#### [Problem to work on]
Can you quote the MetroPaint text word for word, starting at "The Green Seal GS-43" and ending at "criteria and requirements."?
#### Text
As a result of the Product Stewardship Institution's National Paint Dialog, in August 2007, MetroPaint became the first recycled latex paint to be certified under Green Seal's new GS-43 Recycled Content Latex Paint environmental standard. This third-party certification attested that MetroPaint is an environmentally-responsible product that performs as well as conventional latex paint.

Metro developed a new brand image to coincide with the Green Seal certification. In July 2008, Metro began selling "specialty" colors in 1-quart cans. By February 2009, MetroPaint's color palette had expanded to about 20 basic colors, several "potpourri" colors, the specialty quart colors, and the color blending guide. In June 2009, Metro partnered with Miller Paint as a major dealer for the Certified MetroPaint product line.

==Color sorting==
Annually, Metro handles about 270,000 liquid gallons of latex paint received in about 525,000 pails and cans. Technicians inspect the label and contents of each container to ensure that only latex paint meeting specific requirements is recycled.

Metro sorts the recyclable latex paint into about 20 basic colors. The majority of these colors are standardized, that is, Metro repeatedly produces these colors consistently from batch to batch. However, a portion of the recyclable paint does not "fit" with these standard colors; as appropriate, Metro produces these colors as limited "special" colors to augment the standard colors and reduce the amount of paint wasted in landfills.

==Paint packaging==
Metro bulks the color-sorted processed recyclable latex paint into intermediate bulk containers (IBC) or "totes." Between one and three of these totes are produced and packaged as a batch or lot; a typical batch of MetroPaint is between 300 and 900 gallons.

Prior to packaging, technicians adjusted the batch's color to match the "standardized" target color using other recycled latex paint; no tints or colorants are used. Once a precise visual match was achieved, a small amount of additives, such as thickeners or preservatives, may be blended into the batch.

The prepared batch of paint was then filtered to remove any particulate matter and packaged into 5-gallon pails, 1-gallon cans, or 1-quart cans.

==Performance==
Since August 2007, Metro produced some of the paint as Green Seal "Certified" MetroPaint. This paint was certified by Green Seal to meet the requirements for environmental responsibility per Green Seal's GS-43 Standard for Recycled Content Latex Paint.

The Green Seal GS-43 Standard requires that the paint's performance meets the applicable Master Painters Institute's (MPI) detailed paint performance standards. As a result, Certified MetroPaint also meets the MPI consolidated recycled latex paint performance requirements for #10-RC (exterior low-sheen) and either #53-RC (interior flat) or #44-RC (interior velvet).

The majority of "Standard" MetroPaint was also performance tested against the same criteria and requirements.

Metro offered limited warranties on both Standard and Certified MetroPaint.

==Pricing==
Metro set the price of MetroPaint to leverage the supply and demand for each color in an effort to recover 100% of the Metro Latex Paint Recycling program's labor and materials costs, with this goal never being fully realized, until the Oregon Paint Stewardship law went into effect, resulting in PaintCare.

Beginning July 2010, Metro became the PaintCare-contracted latex paint recycler for latex paint collected throughout the state of Oregon instead of just the Portland, Oregon metropolitan region. The revenue generated by this contract should enable the labor and material costs of this Metro program to be covered.

==Waste latex paint==
About 25% of the post-consumer latex paint received is unrecyclable. This waste latex paint is injected into a landfill in an effort to use the liquids to facilitate garbage decomposition.
########
#### Provided records
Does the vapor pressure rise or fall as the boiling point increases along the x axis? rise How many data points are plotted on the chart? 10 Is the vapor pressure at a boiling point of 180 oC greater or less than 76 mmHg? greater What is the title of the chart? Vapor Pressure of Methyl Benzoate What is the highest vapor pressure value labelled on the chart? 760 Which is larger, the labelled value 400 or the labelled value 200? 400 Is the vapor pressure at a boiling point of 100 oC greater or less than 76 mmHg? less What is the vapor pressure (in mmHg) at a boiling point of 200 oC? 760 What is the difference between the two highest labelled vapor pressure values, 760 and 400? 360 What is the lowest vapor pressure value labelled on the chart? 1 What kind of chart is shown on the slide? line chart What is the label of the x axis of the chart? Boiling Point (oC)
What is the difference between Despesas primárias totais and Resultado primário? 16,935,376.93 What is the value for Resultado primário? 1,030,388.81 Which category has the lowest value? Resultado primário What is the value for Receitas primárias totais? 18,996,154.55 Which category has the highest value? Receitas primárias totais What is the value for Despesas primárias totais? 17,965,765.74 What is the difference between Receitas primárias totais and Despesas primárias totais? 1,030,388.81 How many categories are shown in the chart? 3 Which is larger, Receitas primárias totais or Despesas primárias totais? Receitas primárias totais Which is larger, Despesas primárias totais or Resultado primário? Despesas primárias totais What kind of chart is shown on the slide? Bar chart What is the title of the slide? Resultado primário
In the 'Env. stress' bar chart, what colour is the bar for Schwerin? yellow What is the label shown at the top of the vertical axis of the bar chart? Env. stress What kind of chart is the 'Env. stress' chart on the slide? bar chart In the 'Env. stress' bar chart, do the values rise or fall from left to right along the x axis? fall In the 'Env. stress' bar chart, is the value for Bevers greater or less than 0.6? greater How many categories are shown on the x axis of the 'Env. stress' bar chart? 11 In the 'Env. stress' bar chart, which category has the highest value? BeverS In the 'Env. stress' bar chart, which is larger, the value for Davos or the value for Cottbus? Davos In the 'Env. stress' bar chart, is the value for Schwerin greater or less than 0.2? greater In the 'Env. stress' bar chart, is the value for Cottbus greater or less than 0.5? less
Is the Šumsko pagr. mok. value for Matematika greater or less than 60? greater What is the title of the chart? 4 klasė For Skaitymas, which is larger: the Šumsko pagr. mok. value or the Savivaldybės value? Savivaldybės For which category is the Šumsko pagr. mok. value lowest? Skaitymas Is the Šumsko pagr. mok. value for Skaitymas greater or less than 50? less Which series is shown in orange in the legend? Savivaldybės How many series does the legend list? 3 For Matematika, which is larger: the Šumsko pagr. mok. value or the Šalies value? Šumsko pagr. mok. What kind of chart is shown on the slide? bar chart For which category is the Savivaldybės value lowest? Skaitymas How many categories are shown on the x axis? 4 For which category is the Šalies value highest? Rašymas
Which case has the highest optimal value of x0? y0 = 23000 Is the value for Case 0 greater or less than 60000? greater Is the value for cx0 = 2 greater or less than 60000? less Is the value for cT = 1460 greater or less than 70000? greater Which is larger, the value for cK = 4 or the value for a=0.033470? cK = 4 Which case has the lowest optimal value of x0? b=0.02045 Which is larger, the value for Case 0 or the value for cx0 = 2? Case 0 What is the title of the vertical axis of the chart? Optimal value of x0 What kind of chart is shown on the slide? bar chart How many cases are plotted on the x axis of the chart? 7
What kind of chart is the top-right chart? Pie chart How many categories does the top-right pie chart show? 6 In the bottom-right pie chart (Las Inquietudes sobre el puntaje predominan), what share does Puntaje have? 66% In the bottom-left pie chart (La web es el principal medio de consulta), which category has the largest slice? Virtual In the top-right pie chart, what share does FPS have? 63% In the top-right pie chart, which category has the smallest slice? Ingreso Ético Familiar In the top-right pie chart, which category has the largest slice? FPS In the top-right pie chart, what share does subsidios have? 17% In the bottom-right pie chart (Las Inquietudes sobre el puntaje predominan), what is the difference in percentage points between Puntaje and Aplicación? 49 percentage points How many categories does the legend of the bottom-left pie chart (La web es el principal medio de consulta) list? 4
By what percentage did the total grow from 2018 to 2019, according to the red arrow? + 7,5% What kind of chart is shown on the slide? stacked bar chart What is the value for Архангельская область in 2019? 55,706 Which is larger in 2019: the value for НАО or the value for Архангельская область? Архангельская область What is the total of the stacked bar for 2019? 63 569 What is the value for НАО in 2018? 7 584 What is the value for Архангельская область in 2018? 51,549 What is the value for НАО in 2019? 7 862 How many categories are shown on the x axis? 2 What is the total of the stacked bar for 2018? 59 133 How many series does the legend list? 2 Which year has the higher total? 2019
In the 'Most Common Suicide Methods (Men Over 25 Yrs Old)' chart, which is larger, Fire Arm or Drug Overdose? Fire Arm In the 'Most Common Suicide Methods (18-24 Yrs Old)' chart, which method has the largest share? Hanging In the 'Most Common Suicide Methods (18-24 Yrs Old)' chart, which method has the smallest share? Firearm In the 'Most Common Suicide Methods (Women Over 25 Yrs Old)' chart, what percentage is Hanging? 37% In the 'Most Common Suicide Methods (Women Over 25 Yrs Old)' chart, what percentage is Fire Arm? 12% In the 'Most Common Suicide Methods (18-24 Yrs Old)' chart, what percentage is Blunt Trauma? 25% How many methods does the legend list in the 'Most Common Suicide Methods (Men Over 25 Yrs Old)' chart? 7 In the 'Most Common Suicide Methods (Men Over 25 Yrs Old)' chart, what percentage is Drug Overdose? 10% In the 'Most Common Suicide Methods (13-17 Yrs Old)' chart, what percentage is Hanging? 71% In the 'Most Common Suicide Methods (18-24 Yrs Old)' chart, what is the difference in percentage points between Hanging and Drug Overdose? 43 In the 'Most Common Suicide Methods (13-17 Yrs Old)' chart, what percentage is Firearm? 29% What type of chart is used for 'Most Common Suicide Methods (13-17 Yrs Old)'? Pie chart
########
#### [Problem solution]
The Green Seal GS-43 Standard requires that the paint's performance meets the applicable Master Painters Institute's (MPI) detailed paint performance standards. As a result, Certified MetroPaint also meets the MPI consolidated recycled latex paint performance requirements for #10-RC (exterior low-sheen) and either #53-RC (interior flat) or #44-RC (interior velvet).

The majority of "Standard" MetroPaint was also performance tested against the same criteria and requirements.